How did I get it: Flux sent me a review copy. Thank you!
Why did I read it: I really liked the cover and the premise. Particularly the fact that it is about and from the point of view of two male teens.
How I would rate it: 3.5 out of 5 stars.
A devastated Earth’s last hope is found in Pearls: small, mysterious orbs that fall from space and are capable of supplying enough energy to power entire cities. Battling to control the Pearls are the Skyship dwellers—political dissidents who live in massive ships in the Earth’s stratosphere—and the corrupt Surface government.
Jesse Fisher, a Skyship slacker, and Cassius Stevenson, a young Surface operative, cross paths when they both venture into forbidden territory in pursuit of Pearls. Their chance encounter triggers an unexpected reaction, endowing each boy with remarkable—and dangerous—abilities that their respective governments would stop at nothing to possess.
Enemies thrust together with a common goal, Jesse and Cassius make their way to the ruins of Seattle to uncover the truth about their new powers, the past they didn’t know they shared, and a shocking secret about the Pearls.

**Your goal:**
Copy out the book review above in full, word for word.

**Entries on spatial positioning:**
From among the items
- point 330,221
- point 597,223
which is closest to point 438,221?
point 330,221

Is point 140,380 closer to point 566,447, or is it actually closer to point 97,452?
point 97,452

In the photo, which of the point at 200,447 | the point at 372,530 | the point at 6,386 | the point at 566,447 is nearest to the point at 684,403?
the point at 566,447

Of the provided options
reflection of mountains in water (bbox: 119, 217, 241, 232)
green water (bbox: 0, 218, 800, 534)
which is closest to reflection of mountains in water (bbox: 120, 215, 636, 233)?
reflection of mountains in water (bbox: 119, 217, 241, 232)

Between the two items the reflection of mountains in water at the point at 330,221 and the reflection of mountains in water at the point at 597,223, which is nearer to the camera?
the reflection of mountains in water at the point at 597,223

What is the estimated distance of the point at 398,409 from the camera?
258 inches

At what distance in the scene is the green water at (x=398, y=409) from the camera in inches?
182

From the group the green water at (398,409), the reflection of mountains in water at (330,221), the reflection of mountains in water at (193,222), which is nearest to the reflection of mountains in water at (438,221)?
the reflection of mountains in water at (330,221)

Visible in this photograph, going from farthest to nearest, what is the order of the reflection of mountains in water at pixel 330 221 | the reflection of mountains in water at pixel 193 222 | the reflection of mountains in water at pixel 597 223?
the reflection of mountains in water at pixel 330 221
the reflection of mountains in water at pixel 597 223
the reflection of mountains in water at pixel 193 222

**Expected output:**
How did I get it: Flux sent me a review copy. Thank you!
Why did I read it: I really liked the cover and the premise. Particularly the fact that it is about and from the point of view of two male teens.
How I would rate it: 3.5 out of 5 stars.
A devastated Earth’s last hope is found in Pearls: small, mysterious orbs that fall from space and are capable of supplying enough energy to power entire cities. Battling to control the Pearls are the Skyship dwellers—political dissidents who live in massive ships in the Earth’s stratosphere—and the corrupt Surface government.
Jesse Fisher, a Skyship slacker, and Cassius Stevenson, a young Surface operative, cross paths when they both venture into forbidden territory in pursuit of Pearls. Their chance encounter triggers an unexpected reaction, endowing each boy with remarkable—and dangerous—abilities that their respective governments would stop at nothing to possess.
Enemies thrust together with a common goal, Jesse and Cassius make their way to the ruins of Seattle to uncover the truth about their new powers, the past they didn’t know they shared, and a shocking secret about the Pearls.